What is happening, however, with regard to encouraging and assisting the private sector (local and foreign) to reactivate? Personally I would have liked to see combating /eradicating bureaucracy to have been given priority in the efforts to reorganize the Civil Service as well as all other Services which promote or assist the private initiative (issuing of permits, study and approval of applications, solving problems that business people are facing etc). At the same time I would have given particular emphasis in encouraging private initiative for reactivation. Why the implementation of so many big projects that are announced every now and then is not been realized? In parallel I would have examined the issue regarding the financing of these projects. Difficulties in securing financing should not be allowed nowadays to lead to the abandonment of big projects that have already been planned. I don’t want to stress again the immediate need for strengthening the Central Planning/Coordination Services as well as those of individual Ministries in order to promote as early as possible the work of the reactivation of the economy.

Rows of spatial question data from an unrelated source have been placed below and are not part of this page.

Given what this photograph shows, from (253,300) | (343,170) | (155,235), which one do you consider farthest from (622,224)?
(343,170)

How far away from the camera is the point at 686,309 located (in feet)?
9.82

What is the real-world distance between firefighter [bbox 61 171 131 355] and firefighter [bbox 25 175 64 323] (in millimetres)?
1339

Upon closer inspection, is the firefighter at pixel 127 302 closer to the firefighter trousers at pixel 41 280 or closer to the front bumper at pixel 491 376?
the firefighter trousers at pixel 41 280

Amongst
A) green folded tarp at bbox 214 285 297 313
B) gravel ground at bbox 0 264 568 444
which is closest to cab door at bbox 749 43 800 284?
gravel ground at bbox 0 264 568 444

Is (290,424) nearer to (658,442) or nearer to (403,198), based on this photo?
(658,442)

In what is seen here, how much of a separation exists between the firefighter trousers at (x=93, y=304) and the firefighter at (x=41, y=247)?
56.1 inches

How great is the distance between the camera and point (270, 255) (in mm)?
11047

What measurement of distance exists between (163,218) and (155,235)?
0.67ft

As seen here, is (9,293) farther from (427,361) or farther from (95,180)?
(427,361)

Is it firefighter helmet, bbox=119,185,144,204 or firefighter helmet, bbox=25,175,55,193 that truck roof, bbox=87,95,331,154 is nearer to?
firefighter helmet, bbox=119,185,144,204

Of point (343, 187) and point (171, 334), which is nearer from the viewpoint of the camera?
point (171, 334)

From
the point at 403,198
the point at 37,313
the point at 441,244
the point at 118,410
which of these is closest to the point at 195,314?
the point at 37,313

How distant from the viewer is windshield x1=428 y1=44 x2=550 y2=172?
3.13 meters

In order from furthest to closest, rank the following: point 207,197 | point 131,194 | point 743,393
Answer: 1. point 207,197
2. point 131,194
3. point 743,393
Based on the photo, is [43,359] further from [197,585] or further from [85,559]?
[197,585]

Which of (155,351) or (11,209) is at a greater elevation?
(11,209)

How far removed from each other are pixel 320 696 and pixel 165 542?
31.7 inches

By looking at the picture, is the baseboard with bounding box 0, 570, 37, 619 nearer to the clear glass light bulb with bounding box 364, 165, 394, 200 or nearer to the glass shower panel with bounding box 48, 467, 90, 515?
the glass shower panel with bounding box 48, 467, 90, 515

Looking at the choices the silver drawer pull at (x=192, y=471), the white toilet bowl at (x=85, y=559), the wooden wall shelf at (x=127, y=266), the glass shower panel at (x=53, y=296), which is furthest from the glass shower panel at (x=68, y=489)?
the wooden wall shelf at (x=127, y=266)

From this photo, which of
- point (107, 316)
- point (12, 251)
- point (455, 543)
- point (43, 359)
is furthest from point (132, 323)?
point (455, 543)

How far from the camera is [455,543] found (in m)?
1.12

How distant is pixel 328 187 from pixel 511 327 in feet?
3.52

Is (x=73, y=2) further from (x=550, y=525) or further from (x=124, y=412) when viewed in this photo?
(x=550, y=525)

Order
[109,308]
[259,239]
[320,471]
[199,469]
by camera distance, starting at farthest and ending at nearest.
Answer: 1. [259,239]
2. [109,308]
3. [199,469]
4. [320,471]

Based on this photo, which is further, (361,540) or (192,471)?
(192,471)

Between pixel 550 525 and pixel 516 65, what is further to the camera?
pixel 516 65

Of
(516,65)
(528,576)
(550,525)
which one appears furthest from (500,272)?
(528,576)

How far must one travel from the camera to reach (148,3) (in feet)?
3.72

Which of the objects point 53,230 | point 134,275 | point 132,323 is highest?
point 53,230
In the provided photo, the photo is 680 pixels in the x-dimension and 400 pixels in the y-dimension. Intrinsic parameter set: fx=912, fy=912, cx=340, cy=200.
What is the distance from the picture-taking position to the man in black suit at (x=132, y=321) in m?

Regarding now general demand and consumption, shouldn’t there be as a matter of priority a relaxation of some of the austerity measures imposed (arbitrary cuts on pensions, imposition of charges for government services contrary to collective agreements, etc). Erasing of all these illegalities not only would bring back law and order in the Country but would act positively towards the much desired growth.

Finally, shouldn’t there be a systematic revisiting and reviewing of existing programs which promote technical change and upgrading of various sectors (use of sun and wind energy, exploiting and utilization of natural gas instead of prohibiting incurring other expenditure, other economic innovations, etc) instead of insisting again on privatization in order to improve public finances?

Unfortunately, the one-sided dealing with the economic crisis by Troika continues. While what is needed now is an all out effort to get out of economic stagnation and impasse, since we are one step before the exodus from the Memorandum, Troika continues to insist on other matters that could (and should) be dealt with later. The last work done to evaluate the situation and prepare a new Memorandum did not include the issue of the exodus from the recession and what will happen after its termination in March 2016. Or this is because they are anticipating the need for a new Memorandum?